Brano proposto -
---*---

Anche a me viene molto naturale usarlo e notare se qualcuno non lo usa dove andrebbe usato.


----------



## marcop_fr

_O voi che siete in piccoletta barca,_​_desiderosi d’ascoltar, seguiti_​_dietro il mio legno che cantando varca,_​_tornate a riveder li vostri liti:_​_Non vi mettete in pelago, *ché* forse,_​_perdendo me, rimarreste smarriti._​_L’acqua ch’io prendo giammai non si corse:_​_Minerva spira, e conducemi Apollo,_​_e nove Muse mi dimostran l’Orse._​_ _​*Dante,  Paradiso Canto II *​ 

E confesso che pur'io, alle volte, lo utilizzo... Ma, certo, solo nei miei scritti più schiettamente "sorvegliati"


----------



## facciadipietra

Fra tutte le osservazioni già espresse, io ritengo giuste le seguenti:
1) "ché" (accentato) è letterario antico/affettato (sempre in luogo della forma non accorciata “perché”)
2) "che" (senza accento) oltre, ovviamente, alle dichiarative introduce anche subordinate con valore  causale, consecutivo, *limitativo *ecc. ecc. ecc. (cfr. Serianni citato da giovannino, qui sopra), alcune (bisogna valutare frase per frase) adatte solo al registro colloquiale e quando si vuole ricorrere a una prosa espressiva (es.: chiamami che ti devo dire una cosa; copriti che fa freddo).

---*---

Dati raccolti -

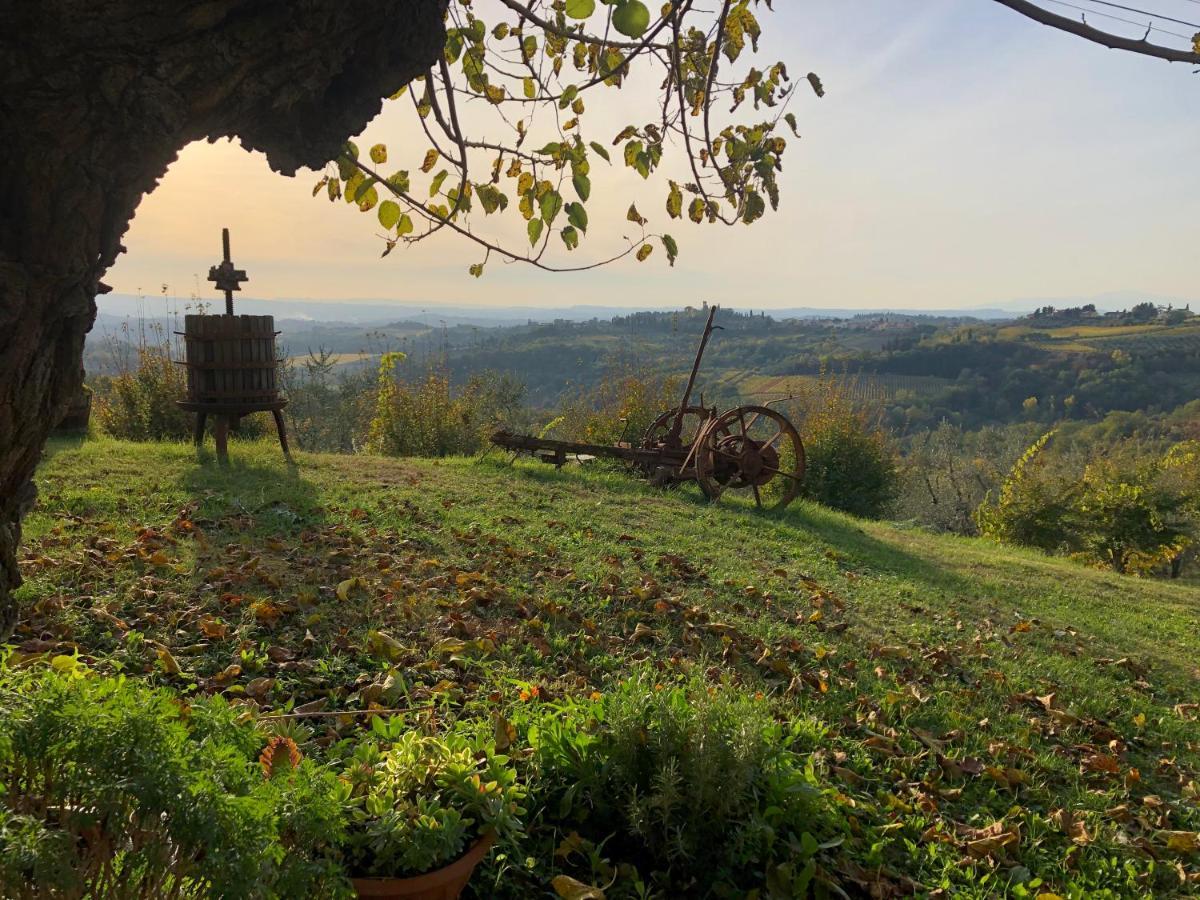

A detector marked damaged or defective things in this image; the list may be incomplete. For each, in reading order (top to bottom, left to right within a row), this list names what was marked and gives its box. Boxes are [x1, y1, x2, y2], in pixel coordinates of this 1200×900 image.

rusty iron plow [488, 306, 808, 510]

---*---

Esercizi sul materiale -
**a)** Riassumi in un elenco il paragrafo del brano che comincia con "Fra tutte le osservazioni già espresse", conservandone i fatti principali.
**b)** Trascrivi dal brano, senza alcuna modifica, il passo da "E confesso che" a "che fa freddo).".

Soluzioni per esercizio -
**a)**
Chi scrive ritiene giuste queste osservazioni:
- "ché" con l'accento è una forma letteraria antica o affettata, usata sempre al posto di "perché".
- "che" senza accento introduce le dichiarative e anche subordinate causali, consecutive, limitative ecc. (cfr. Serianni, citato da giovannino).
- Alcune di queste subordinate, da valutare frase per frase, sono adatte solo al registro colloquiale o a una prosa espressiva (es.: "chiamami che ti devo dire una cosa"; "copriti che fa freddo").

**b)**
E confesso che pur'io, alle volte, lo utilizzo... Ma, certo, solo nei miei scritti più schiettamente "sorvegliati"


----------



## facciadipietra

Fra tutte le osservazioni già espresse, io ritengo giuste le seguenti:
1) "ché" (accentato) è letterario antico/affettato (sempre in luogo della forma non accorciata “perché”)
2) "che" (senza accento) oltre, ovviamente, alle dichiarative introduce anche subordinate con valore  causale, consecutivo, *limitativo *ecc. ecc. ecc. (cfr. Serianni citato da giovannino, qui sopra), alcune (bisogna valutare frase per frase) adatte solo al registro colloquiale e quando si vuole ricorrere a una prosa espressiva (es.: chiamami che ti devo dire una cosa; copriti che fa freddo).